— EXERCISE —
Lift out all lines below that contain "epoch".

— MATERIAL TO PROCESS —
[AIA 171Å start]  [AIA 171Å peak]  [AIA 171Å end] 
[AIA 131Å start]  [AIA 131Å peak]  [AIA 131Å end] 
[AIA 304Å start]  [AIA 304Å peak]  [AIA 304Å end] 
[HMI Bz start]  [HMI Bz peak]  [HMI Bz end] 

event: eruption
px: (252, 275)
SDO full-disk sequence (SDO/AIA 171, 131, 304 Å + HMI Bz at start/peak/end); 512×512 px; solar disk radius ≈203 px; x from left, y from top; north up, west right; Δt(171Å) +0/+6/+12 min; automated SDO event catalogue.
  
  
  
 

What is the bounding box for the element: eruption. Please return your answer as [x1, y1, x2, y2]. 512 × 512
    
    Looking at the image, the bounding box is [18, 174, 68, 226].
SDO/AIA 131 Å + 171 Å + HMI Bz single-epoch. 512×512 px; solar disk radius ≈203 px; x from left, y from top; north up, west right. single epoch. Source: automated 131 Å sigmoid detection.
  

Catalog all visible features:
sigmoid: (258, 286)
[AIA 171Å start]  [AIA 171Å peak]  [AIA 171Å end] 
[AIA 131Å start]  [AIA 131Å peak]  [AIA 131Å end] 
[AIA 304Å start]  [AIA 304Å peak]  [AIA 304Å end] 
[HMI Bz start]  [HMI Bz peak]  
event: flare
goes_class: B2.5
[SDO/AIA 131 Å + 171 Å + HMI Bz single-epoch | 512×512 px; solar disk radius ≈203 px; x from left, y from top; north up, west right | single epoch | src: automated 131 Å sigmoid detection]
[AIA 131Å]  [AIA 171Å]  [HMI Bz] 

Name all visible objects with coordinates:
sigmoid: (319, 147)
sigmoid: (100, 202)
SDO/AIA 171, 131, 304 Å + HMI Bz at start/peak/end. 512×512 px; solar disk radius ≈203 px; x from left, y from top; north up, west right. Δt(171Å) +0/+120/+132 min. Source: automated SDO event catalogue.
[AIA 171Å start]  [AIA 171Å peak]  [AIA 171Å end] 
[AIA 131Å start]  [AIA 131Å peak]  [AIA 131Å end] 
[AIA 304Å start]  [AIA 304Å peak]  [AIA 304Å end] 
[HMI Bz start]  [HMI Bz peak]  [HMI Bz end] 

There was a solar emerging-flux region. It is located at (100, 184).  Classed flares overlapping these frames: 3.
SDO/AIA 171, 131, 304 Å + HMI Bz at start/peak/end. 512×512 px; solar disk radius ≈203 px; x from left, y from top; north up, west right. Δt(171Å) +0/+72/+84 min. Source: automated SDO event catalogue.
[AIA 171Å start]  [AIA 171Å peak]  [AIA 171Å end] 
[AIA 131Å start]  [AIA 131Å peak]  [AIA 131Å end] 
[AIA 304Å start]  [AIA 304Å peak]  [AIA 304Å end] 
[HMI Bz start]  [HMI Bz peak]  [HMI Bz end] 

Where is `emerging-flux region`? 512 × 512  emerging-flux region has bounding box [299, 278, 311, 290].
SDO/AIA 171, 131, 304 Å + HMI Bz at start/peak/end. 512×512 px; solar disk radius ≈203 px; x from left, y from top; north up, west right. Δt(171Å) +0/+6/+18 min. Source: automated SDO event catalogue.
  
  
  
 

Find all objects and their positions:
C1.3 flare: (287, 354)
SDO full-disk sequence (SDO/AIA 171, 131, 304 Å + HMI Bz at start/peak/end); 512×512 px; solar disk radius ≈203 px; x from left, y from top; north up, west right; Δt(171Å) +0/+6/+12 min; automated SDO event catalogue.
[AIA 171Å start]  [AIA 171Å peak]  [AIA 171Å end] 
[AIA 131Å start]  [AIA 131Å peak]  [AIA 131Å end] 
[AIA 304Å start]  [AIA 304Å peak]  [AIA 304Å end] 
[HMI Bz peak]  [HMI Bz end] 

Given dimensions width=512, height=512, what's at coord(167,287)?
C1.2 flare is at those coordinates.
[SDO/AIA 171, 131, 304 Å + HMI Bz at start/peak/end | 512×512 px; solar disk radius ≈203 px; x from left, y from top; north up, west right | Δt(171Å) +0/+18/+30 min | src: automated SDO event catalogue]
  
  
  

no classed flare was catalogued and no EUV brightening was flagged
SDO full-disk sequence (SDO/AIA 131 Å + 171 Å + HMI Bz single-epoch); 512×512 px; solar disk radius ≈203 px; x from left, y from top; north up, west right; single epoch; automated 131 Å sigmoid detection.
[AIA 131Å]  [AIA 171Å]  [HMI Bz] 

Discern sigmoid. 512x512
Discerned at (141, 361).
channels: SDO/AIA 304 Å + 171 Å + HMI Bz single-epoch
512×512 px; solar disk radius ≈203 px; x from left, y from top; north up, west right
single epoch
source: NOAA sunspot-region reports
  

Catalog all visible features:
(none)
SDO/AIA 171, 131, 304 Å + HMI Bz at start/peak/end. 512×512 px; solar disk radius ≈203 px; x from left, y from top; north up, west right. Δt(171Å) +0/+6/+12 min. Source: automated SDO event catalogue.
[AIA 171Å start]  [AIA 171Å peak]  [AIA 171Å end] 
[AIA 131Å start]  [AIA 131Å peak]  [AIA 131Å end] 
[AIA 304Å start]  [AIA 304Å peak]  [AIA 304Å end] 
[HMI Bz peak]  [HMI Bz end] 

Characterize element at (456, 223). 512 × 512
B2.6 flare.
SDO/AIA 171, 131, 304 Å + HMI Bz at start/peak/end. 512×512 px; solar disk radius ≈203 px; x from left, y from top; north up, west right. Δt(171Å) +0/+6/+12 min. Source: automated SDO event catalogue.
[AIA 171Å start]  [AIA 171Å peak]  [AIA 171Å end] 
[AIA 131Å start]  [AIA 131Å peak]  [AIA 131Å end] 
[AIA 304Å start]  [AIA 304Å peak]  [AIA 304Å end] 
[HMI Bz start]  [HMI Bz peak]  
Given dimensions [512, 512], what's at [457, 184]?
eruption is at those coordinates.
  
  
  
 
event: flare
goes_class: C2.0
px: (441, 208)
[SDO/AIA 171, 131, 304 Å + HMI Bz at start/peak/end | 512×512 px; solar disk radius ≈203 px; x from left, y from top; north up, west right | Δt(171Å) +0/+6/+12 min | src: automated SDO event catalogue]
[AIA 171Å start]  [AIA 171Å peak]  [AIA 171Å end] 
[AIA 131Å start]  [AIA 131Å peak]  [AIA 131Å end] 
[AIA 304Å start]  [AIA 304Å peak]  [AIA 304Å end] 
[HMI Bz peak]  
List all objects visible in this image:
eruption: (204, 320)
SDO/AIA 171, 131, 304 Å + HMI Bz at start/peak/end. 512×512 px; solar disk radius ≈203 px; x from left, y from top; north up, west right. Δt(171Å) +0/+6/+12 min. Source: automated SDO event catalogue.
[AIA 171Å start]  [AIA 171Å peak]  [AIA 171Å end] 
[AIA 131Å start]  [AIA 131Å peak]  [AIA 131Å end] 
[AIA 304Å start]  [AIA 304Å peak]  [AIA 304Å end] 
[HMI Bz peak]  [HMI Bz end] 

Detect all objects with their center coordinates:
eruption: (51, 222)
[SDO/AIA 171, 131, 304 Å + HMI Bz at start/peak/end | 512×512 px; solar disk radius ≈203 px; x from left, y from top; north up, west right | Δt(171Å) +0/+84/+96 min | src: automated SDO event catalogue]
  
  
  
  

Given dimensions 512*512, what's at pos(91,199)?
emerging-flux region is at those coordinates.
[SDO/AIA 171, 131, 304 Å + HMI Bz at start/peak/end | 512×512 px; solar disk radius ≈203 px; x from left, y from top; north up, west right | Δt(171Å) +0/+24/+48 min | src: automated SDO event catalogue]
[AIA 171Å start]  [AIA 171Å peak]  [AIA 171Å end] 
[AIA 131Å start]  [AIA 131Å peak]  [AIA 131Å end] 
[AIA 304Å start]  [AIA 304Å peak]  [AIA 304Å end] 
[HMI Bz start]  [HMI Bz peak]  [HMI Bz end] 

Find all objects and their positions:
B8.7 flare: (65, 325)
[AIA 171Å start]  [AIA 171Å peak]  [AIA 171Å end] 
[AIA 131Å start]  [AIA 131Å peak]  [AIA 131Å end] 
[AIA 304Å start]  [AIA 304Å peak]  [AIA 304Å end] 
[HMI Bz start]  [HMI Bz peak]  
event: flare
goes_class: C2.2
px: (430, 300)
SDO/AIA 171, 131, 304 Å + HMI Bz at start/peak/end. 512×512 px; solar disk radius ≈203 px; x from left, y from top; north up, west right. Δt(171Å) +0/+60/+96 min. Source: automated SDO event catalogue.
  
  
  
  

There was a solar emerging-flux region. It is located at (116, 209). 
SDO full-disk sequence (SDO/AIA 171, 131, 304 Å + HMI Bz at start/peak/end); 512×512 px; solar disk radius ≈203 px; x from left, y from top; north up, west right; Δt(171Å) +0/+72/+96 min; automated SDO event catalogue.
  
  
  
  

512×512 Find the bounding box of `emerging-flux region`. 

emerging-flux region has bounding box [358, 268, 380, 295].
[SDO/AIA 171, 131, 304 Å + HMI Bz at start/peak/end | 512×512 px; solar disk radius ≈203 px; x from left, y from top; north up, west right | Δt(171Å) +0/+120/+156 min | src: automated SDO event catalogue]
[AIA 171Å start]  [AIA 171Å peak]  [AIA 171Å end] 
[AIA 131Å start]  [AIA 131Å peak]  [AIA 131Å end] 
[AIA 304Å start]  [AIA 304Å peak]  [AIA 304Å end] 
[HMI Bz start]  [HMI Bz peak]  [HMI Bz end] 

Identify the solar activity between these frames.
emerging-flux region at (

— SOLUTION FOR THIS TASK —
SDO/AIA 131 Å + 171 Å + HMI Bz single-epoch. 512×512 px; solar disk radius ≈203 px; x from left, y from top; north up, west right. single epoch. Source: automated 131 Å sigmoid detection.
[SDO/AIA 131 Å + 171 Å + HMI Bz single-epoch | 512×512 px; solar disk radius ≈203 px; x from left, y from top; north up, west right | single epoch | src: automated 131 Å sigmoid detection]
SDO full-disk sequence (SDO/AIA 131 Å + 171 Å + HMI Bz single-epoch); 512×512 px; solar disk radius ≈203 px; x from left, y from top; north up, west right; single epoch; automated 131 Å sigmoid detection.
channels: SDO/AIA 304 Å + 171 Å + HMI Bz single-epoch
single epoch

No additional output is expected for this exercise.